閻解放臉上的曖昧和期待瞬間僵住,老臉唰地一下紅到了耳根,恨不得找個地縫鑽進去。
他尷尬地輕咳兩聲,心裡瘋狂吐槽:特麼的,居然想岔劈了,還以為是那些亂七八糟的事兒,結果是殺豬……丟人丟到家了。
一旁啃著零食的閻老四抬眸看了眼窘迫的親哥和笑彎了眼的嫂子,小臉上滿是疑惑,完全不懂這兩人到底在打甚麼啞謎。
結婚後的日子過得溫軟又踏實,雖說港城的天依舊是那片海,家裡也沒因兩人的結合有甚麼翻天覆地的變化,
可閻解放和何佳涵卻像黏人的糖糕,連著膩歪了整整兩天。
晨起時相視而笑,睡前窩在一處聊閒話,那些藏在日常裡的細碎歡喜,反倒讓兩人的感情比新婚時更稠了幾分。
只是這份愜意沒持續太久,閻解放的日子很快就被大哥大的風聲填得滿滿當當。
誰能想到,當初他咬牙拿出二十多臺大哥大“送出去鋪路”的法子,竟成了港城最轟動的宣傳噱頭。
環球通訊自己打廣告,頂多是鋪幾版報紙、貼幾張海報,可把大哥大送到權貴富豪、名流政要手裡,效果卻天差地別。
港城的八卦本就傳得快,這些手握話語權的大人物們拿著新奇的“磚頭機”接打電話,或是在賽馬場、在商會宴會上隨手擺弄,不消三日,全港都炸開了鍋。
報紙上登著“神秘新式通訊器現身富豪圈”,街頭巷尾的茶餐廳裡,人們圍坐在一起猜這是甚麼黑科技,
有人說那是洋鬼子的新玩具,有人斷言是能通四海的國家科技。
大哥大早已超越了一部電話的本質,成了港城新的身份圖騰。
能握在掌心的,不是叱吒商界的大佬,就是手握實權的官員,尋常百姓連見一面都難,只能靠著報紙上的隻言片語腦補。

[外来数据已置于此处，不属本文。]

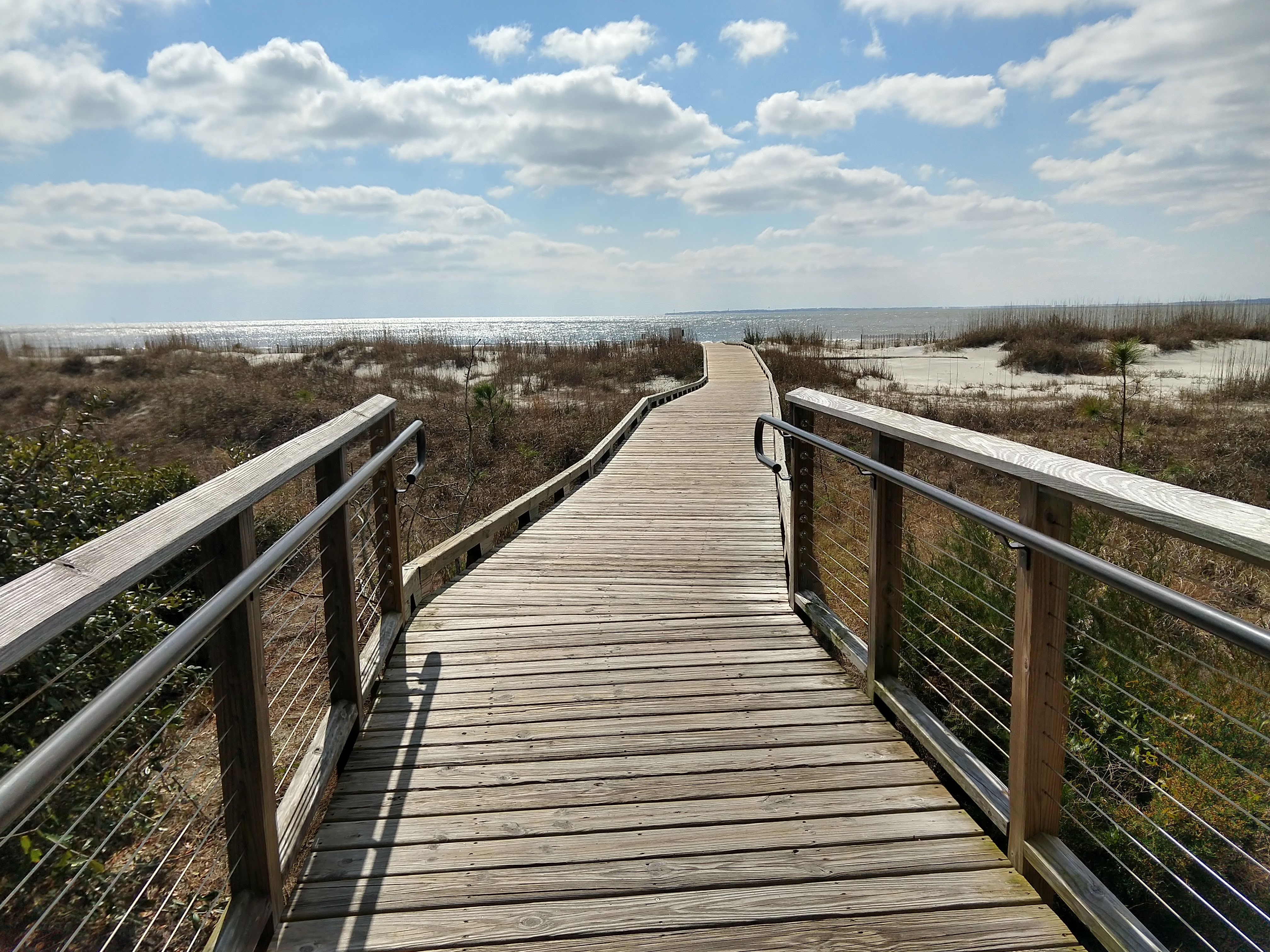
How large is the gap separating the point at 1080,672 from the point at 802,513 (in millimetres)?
1438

越看不見,越添好奇,傳聞也越傳越玄乎,有人說它能隔空傳聲,有人說它是連線天上神仙的物件。
這般荒誕又熱烈的追捧,反倒成了這個年代獨有的“流量密碼”。
閻解放每天站在辦公室的窗前,看著樓下排隊想求購大哥大的經銷商,愁的腦門疼。
廠房還只是一片剛平整的空地,工人連影子都沒見著,可大哥大的訂單已經從港城蔓延到了個別南洋,甚至遠到了東南亞。
這就是科技的魔力,只要概念夠驚豔,哪怕還沒落地生產,也能憑著一紙藍圖撬動整個市場的期待。
而這門生意,從來都不是閻家的獨角戲。
霍家二房也佔了股份,訊息一傳開,霍家的人就坐不住了。
霍老二更是連夜收拾行李,從外地緊趕慢趕地回了港城,連口氣都沒喘勻,就直奔淺水灣的閻家。
再次見到霍老二時,閻解放愣了好一會兒才認出來。
眼前的人早已沒了往日翩翩公子的模樣,面板被曬得黝黑,身形也瘦了一圈,原本溫潤的眉眼間多了幾分沉鬱和銳利,像是在外面闖過了風浪,被磨去了稚氣,添了成熟的稜角。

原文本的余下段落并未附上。